München (www.aktiencheck.de) - Das letzten Freitag beschriebene Hin und Her über das Vertrauen in die EZB, mit ihrem neuen Maßnahmenkatalog die EWU-Schuldenkrise stemmen zu können, setzte sich bis zum Handelsschluss fort, so die Analysten von UniCredit Research.

Erneut seien die Zweifel vorherrschend gewesen. Dabei lohne es vielleicht, sich einmal grundsätzlich zu hinterfragen, ob die EZB allein überhaupt in der Lage sei, alle anstehenden Probleme zu lösen und ob somit die Anforderungen der Märkte an die Zentralbank bereits vom Ansatz her völlig daneben seien. Andererseits könne man den Märkten ihre Bausch-und-Bogen-Betrachtung nicht verdenken, da sie mit allem, was in den letzten Monaten auf sie eingestürzt und im Zusammenhang mit der Bewältigung der Krise weiterhin zu berücksichtigen sei, völlig überfordert seien. EZB-Aktionen, EU-Gipfelergebnisse, Ausstattung der Rettungsschirme, Fragen zur gesamtschuldnerischen Haftung, kursierende Ängste hinsichtlich eines vollen Bail-Outs für Spanien und dann noch die laufenden Datenveröffentlichungen - das sei schlichtweg zu viel, um alles unter einen Hut zu kriegen und daraus eine Präferenz für Euro-Käufe oder Verkäufe abzuleiten.

Da Währungspaare gehandelt würden, komme noch die andere Seite der Medaille hinzu. Wenn die Investoren über EUR/USD urteilen würden, bilde die offensichtliche Bereitschaft der FED zur Implementierung von QE3 einen positiven Grundaspekt hinsichtlich des globalen Wachstums und der globalen Risikobereitschaft, die dem Euro helfe und den US-Dollar belaste. Ein wichtiger globaler Faktor sei zudem China. Aber auch hier seien die Märkte hin- und hergerissen. Die gedämpften Verbraucherpreise seien letzte Woche als ideale Vorraussetzung für mehr Spielraum bei geldpolitischen Lockerungsmaßnahmen der PBoC gewertet worden. Andererseits habe China am Freitag recht moderate Handelszahlen mit nur mäßigen Exportzuwächsen veröffentlicht und schon seien die Wachstumsperspektiven Chinas in den Köpfen der Marktteilnehmer wieder radikal geschrumpft.
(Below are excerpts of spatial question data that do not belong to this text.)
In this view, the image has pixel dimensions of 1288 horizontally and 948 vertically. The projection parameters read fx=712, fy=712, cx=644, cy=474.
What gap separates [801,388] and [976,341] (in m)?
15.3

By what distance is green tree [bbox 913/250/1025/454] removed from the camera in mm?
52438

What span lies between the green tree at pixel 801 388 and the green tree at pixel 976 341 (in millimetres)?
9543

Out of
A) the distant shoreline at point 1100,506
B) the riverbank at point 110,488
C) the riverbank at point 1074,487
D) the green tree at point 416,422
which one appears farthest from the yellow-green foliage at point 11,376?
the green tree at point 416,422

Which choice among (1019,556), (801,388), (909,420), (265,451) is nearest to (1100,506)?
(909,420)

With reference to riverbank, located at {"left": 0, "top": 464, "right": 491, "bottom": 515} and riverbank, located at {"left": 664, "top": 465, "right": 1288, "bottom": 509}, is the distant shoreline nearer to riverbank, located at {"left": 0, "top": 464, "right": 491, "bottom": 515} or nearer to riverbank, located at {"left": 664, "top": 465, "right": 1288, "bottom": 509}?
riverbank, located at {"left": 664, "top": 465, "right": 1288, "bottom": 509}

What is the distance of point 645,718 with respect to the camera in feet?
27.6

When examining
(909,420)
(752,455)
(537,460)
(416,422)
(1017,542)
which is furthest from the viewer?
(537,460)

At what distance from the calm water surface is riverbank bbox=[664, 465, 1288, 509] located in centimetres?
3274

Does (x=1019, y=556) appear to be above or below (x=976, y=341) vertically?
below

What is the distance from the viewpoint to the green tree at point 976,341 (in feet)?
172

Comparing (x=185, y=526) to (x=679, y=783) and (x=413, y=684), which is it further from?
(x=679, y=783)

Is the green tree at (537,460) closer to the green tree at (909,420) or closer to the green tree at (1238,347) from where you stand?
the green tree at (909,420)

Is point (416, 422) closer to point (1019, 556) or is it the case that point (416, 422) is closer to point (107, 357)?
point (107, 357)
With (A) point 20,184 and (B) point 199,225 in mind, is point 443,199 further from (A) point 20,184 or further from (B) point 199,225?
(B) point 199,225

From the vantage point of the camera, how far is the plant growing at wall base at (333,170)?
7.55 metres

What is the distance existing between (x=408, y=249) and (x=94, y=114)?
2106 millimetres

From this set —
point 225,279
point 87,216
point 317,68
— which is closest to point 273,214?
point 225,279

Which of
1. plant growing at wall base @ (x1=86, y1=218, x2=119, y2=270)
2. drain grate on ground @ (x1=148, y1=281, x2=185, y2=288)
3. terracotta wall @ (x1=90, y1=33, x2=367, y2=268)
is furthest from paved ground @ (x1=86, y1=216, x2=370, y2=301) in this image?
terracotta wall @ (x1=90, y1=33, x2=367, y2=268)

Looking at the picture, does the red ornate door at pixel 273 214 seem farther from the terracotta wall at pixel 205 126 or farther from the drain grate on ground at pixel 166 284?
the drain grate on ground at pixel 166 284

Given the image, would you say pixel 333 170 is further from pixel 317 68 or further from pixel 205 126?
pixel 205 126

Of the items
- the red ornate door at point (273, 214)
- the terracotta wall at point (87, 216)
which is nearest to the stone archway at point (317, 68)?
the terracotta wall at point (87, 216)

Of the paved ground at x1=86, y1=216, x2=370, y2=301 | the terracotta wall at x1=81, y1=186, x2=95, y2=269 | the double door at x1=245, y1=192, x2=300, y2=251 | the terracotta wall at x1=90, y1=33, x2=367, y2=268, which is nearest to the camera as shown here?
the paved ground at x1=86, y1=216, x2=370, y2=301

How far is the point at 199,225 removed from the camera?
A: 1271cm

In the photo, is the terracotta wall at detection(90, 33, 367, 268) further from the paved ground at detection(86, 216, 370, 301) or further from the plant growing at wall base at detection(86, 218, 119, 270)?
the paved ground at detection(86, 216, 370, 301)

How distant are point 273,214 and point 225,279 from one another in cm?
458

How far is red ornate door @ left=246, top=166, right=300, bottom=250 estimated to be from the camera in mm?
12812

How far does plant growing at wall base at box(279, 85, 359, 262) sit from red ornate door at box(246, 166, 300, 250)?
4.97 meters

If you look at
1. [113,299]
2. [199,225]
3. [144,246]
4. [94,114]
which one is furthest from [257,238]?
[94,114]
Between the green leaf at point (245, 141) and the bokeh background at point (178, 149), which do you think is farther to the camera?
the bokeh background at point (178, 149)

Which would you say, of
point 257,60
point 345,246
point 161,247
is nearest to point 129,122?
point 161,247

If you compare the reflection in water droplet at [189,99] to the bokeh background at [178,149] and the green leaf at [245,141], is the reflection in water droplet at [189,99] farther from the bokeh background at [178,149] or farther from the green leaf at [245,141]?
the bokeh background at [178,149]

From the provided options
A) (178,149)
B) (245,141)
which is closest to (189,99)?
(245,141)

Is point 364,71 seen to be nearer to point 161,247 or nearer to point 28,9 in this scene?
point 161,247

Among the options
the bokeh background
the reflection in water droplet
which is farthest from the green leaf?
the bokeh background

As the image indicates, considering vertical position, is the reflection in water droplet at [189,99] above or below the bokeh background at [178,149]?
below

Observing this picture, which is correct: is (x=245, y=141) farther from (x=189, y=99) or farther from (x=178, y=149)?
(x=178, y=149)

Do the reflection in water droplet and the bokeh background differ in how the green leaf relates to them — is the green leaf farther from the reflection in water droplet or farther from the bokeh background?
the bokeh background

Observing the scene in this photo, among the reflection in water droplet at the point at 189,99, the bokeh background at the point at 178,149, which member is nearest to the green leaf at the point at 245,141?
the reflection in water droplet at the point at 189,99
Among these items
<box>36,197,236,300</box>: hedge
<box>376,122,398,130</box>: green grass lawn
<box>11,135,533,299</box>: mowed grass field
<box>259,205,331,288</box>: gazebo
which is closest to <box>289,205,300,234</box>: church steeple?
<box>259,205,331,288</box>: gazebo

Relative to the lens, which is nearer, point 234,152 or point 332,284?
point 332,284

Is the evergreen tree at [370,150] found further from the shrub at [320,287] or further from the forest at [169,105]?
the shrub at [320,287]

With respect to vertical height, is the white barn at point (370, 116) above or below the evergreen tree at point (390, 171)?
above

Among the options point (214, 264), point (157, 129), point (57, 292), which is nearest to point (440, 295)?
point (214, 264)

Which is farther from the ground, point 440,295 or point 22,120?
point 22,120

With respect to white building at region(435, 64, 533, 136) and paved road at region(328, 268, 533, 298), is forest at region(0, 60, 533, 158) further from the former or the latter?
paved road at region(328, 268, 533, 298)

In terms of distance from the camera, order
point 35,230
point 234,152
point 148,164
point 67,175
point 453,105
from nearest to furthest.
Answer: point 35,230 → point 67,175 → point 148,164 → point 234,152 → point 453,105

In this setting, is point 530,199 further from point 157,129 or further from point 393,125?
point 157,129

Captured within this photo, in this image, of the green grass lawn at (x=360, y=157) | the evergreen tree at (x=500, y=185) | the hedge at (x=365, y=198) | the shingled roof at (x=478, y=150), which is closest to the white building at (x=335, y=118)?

In Anbetracht der Fülle und Komplexität der gegenwärtig zu berücksichtigenden Faktoren, würden die Analysten auch diese Woche von einem Range-Trading ausgehen, das aber vermutlich innerhalb einer recht breiten Spanne zwischen 1,2150 und 1,2450 ablaufen werde. Die in dieser Woche anstehenden EWU-Wirtschaftsdaten, insbesondere die BIP-Zahlen für das zweite Quartal, würden voraussichtlich schwach ausfallen. Andererseits seien die Analystenerwartungen auch nicht allzu hoch gesteckt. Aus jetziger Sicht dürfte der nächste vermeintlich richtungweisende Einfluss erst Ende des Monats mit der jährlichen Jackson Hole-Konferenz anstehen. (13.08.2012/ac/a/m)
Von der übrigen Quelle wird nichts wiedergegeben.